Bersyukur ada berbagai macam webinar, baik yang diselenggarakan dari Yayasan tempat saya mengajar, lewat berbagai media sosial (Contohnya Kampus Guru Cikal) dan dari Kementerian Pendidikan. Saya mengikuti beberapa webinar. Salah satu webinar yang saya ikuti (diselenggarakan oleh Kampus Guru Cikal dan Kementerian Pendidikan) tentang Siniar atau yang lebih dikenal dengan podcast. Dari webinar tersebut saya belajar banyak hal yang membuat saya memiliki banyak ide baru. Salah satunya saya jadi punya ide membuat alat peraga berupa podcast melalui video singkat yang isinya: kosa kata, gambar, tulisan, dan suara dengan durasi 20-25 detik. Konten tersebut saya beri judul “One Day One Vocabulary“. Video tersebut saya unggah di kanal YouTube saya.
Semangat mereka juga dibuktikan dari hasil video “recap” murid-murid tentang kosa kata yang dipelajari selama 5 hari dan dikumpulkan setiap hari Jumat. Murid-murid bukan sekedar hafal dengan kosa kata yang didapatkan setiap harinya, namun murid-murid juga bisa mengerti dengan apa yang diucapkan serta apa artinya.

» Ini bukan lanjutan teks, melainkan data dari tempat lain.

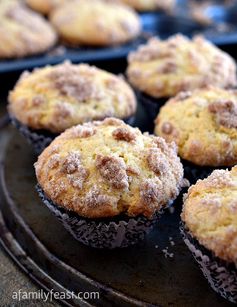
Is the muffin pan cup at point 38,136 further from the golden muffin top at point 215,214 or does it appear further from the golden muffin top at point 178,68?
the golden muffin top at point 215,214

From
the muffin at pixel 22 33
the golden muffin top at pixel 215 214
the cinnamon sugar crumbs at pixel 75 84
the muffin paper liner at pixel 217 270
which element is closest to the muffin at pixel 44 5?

Mereka dengan semangat dan ceria menyebutkan setiap kata yang sudah dipelajari selama 5 hari. Bahkan ada salah satu murid saya yang memiliki adik, adiknya juga mau menghafal dengan meminta direkam seperti murid saya. Walupun belum semua murid mampu menghafal dengan baik, namun respon orang tua sangat baik. Para orang tua menyampaikan jika anak-anak mereka sangat bersemangat saat direkam. Selain itu saya juga mendapatkan banyak ilmu dari keresahan awal yang saya alami. Saya bisa belajar banyak hal baru terutama dalam hal editing video, dan membuat alat peraga digital.

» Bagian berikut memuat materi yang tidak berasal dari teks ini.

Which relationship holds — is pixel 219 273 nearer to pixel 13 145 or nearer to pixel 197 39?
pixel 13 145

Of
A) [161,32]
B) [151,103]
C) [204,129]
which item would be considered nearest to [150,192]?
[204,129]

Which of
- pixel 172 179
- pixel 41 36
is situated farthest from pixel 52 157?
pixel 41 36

Sekarang Pembelajaran Tatap Muka sudah boleh dilakukan. Kegiatan ini tetap terus berlangsung. Setiap hari saya membekali mereka dengan 1 kata dalam Bahasa Inggris, dan saya juga mengirim link YouTube podcast “One Day One Vocabulary” di Grup kelas. Murid-murid selalu mengingatkan saya “Bu Guru, hari ini vocab-nya apa ya?”. Saya bisa melihat secara langsung respon dari setiap murid. Dan saya juga bisa tahu bagaimana murid-murid mengerti dan memahami setiap kata yang sudah dipelajari. Setiap hari murid-murid mengatakan “Bu Guru ayo tebak-tebakan vocabulary, aku suka main tebak-tebakan vocab”. Mereka sangat semangat. Sangat senang jika apa yang saya lakukan berdampak baik terhadap setiap murid.
Dengan menerapkan Asesmen diagnosis diawal Tahun Ajaran berdampak sangat baik dalam proses pembelajaran yang dilakukan secara daring maupun secara luring.
Ayo Bapak, Ibu Guru terus berkembang dengan belajar banyak hal baru. Semangat Merdeka Belajar!